You need to understand that when you pose a symbolic eigenvalue problem, this is equivalent to finding the roots of the characteristic polynomial. What order is that polynomial? You have an 8x8 matrix. Therefore, the polynomial has degree 8.
What do we know about general polynomial problems of polynomial degree larger than 4?
To quote the very first line:
"In mathematics, the Abel–Ruffini theorem (also known as Abel's impossibility theorem) states that there is no solution in radicals to general polynomial equations of degree five or higher with arbitrary coefficients.
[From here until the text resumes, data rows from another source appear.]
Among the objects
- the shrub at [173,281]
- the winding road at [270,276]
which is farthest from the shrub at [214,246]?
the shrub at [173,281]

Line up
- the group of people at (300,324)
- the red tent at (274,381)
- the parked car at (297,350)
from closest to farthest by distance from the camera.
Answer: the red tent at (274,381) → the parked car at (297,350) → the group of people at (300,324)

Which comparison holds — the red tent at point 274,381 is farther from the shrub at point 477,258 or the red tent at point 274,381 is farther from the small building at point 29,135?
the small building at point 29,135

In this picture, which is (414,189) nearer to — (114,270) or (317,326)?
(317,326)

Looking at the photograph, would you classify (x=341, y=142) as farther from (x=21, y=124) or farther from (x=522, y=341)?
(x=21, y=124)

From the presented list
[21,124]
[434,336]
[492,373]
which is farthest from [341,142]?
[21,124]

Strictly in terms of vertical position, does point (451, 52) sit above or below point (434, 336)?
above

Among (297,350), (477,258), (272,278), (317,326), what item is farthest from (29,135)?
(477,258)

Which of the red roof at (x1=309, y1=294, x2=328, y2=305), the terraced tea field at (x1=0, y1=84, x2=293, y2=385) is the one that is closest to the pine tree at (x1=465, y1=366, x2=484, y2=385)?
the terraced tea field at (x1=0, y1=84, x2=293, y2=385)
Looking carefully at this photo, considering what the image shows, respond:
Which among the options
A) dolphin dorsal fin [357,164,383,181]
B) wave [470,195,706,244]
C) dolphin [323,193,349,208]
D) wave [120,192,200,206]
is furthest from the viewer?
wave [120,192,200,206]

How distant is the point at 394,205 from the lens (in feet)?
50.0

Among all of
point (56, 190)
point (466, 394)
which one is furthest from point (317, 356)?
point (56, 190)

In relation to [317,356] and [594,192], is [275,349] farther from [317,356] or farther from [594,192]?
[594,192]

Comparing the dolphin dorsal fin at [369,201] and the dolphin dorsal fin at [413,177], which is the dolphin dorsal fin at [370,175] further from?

Here, general means that the coefficients of the equation are viewed and manipulated as indeterminates."
What do you have? A polynomial of degree 8. Is
8>=5
If there were some way in general for eig to solve such a problem, then it would be possible for eig to do something impossible, since any polynomial can be trivially converted to a matrix with the same eigenvalues as the polynomial had roots.
Yes, you can construct problems that have known roots. In fact, apparently here is one, at least if we accept your claim that this matrix has a known eigenvalue. That does not mean eig can find it.
I would point out that if you know the associated eigenvector, then you CAN find the eigenvalue, and you can go the other way too.
For example, I might guess that ones(8,1) is an eigenvector. (It always is on problems like this.)
>> A*ones(8,1)
ans =
- avaux - avin - avlatch - 1
- avaux - avin - avlatch - 1
- avaux - avin - avlatch - 1
- avaux - avin - avlatch - 1
- avaux - avin - avlatch - 1
- avaux - avin - avlatch - 1
- avaux - avin - avlatch - 1
- avaux - avin - avlatch - 1
What a surprise. (Not really.) Does that tell you the associated eigenvalue? I hope so. But having found that eigenvalue, while we could deflate the problem to eleminate that root, the polynomial is still of polynomial degree 7. Still too high.
Just wanting magic to happen is not sufficient. You need a good magic wand, or so I am told. I know of no local vendors who sell them.